What to work on – Write out everything from the start of the rows down to and including the line with "21716 millimetres", swapping "wooden plank" for "timber beam" and keeping the rest unchanged. Leave the pictures out of your answer.
··· Material to process ···
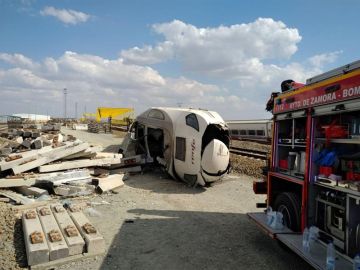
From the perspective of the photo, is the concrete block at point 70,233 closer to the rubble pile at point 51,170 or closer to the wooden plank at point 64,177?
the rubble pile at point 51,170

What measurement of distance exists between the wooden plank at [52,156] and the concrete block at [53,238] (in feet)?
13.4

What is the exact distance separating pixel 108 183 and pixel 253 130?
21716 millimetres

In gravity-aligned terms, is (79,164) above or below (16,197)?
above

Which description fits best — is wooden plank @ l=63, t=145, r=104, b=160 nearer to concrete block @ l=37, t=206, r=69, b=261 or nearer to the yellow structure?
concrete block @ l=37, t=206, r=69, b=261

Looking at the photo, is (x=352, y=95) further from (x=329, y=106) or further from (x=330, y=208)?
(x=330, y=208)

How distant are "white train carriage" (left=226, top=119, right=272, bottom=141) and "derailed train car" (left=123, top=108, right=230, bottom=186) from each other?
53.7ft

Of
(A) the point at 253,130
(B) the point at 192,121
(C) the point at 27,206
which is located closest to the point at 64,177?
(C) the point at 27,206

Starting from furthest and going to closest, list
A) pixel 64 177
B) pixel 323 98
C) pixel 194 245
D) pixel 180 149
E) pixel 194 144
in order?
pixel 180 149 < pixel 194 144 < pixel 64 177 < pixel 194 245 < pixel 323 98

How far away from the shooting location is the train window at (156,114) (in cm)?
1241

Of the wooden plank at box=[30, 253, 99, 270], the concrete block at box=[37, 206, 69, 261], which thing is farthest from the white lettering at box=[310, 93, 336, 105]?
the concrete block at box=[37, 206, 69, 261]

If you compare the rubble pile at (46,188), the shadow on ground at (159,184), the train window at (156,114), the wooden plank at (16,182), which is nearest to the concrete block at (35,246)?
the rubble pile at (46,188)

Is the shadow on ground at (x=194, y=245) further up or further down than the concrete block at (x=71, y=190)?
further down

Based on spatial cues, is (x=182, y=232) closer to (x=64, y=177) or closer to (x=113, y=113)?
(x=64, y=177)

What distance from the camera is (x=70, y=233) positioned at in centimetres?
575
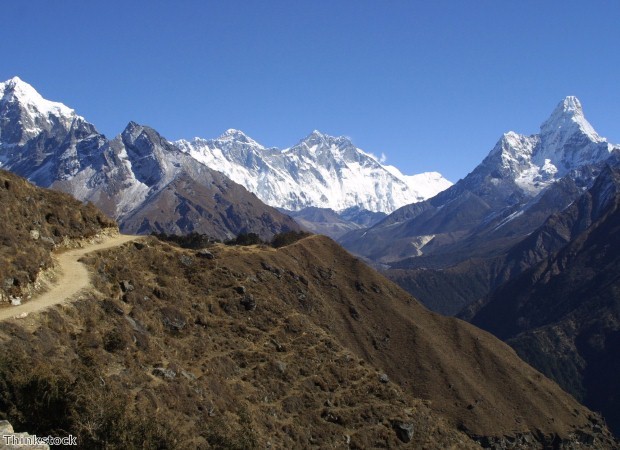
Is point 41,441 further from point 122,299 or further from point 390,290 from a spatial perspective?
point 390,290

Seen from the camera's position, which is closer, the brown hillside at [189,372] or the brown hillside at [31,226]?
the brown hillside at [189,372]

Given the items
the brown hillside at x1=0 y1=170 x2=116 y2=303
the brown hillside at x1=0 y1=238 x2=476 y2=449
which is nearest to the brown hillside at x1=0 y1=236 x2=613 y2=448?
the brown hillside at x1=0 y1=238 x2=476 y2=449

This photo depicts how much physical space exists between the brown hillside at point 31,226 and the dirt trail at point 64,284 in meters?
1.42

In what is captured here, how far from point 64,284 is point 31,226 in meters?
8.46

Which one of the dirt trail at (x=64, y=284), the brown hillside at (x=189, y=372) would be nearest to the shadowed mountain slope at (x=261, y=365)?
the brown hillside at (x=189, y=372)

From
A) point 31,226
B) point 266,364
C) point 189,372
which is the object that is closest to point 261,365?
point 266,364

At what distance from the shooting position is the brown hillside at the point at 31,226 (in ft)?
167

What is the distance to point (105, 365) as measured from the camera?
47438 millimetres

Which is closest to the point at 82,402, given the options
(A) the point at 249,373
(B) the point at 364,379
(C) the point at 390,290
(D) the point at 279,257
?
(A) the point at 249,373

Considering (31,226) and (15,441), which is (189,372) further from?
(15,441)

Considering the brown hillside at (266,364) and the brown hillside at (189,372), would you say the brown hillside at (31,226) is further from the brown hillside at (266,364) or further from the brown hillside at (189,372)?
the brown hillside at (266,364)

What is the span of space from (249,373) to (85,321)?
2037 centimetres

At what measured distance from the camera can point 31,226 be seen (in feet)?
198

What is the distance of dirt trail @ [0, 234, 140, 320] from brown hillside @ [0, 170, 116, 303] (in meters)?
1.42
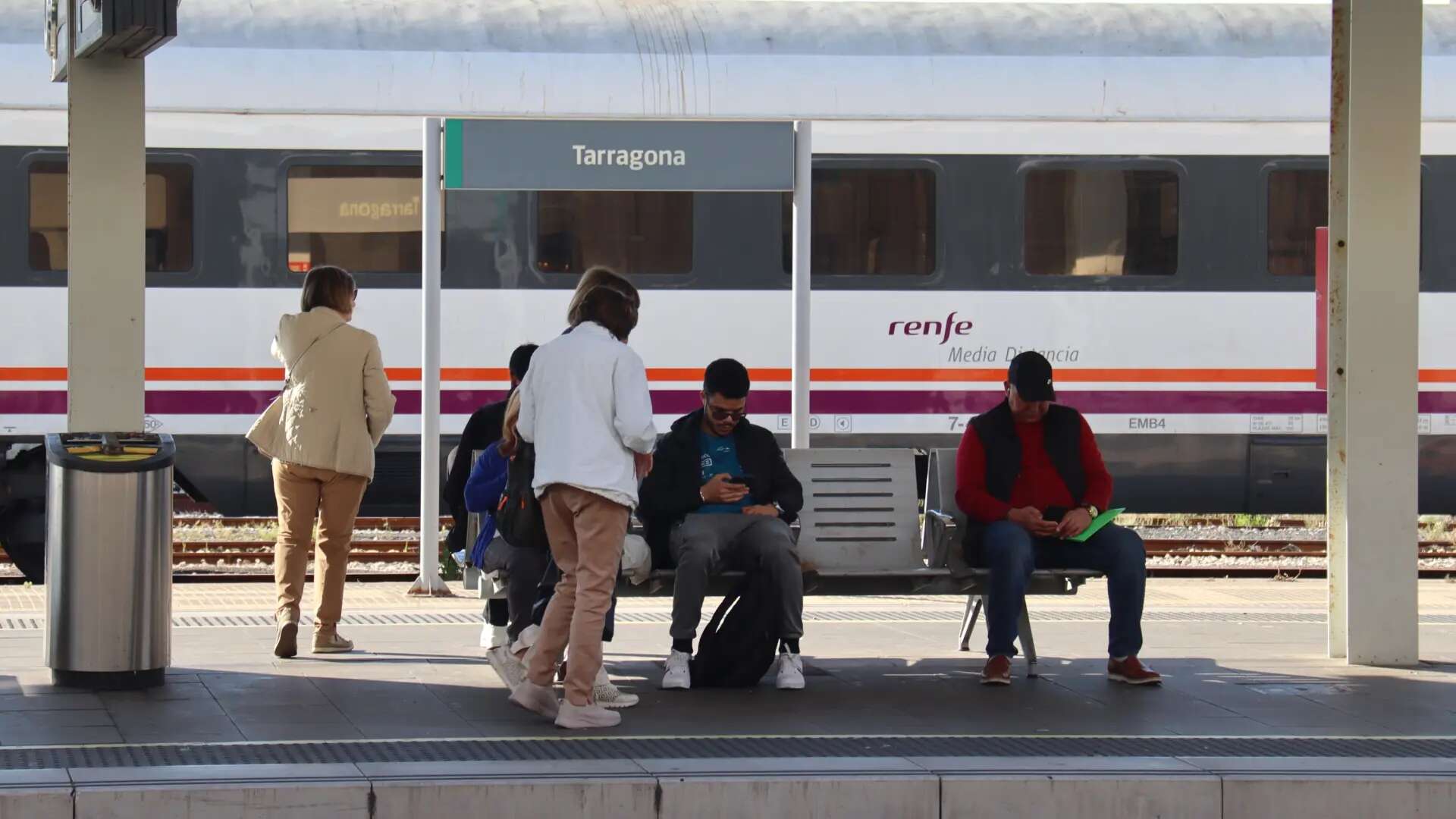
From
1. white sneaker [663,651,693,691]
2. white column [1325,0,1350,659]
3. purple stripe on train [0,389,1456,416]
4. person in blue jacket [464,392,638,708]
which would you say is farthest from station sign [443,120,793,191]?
···
Solution below –
From the perspective of the photo, is the concrete block at point 70,233 closer to the rubble pile at point 51,170 or closer to the timber beam at point 64,177?
the rubble pile at point 51,170

What measurement of distance exists between the timber beam at [52,156] and the concrete block at [53,238] (in feet)?
13.4

What is the exact distance separating pixel 108 183 and pixel 253 130?
21716 millimetres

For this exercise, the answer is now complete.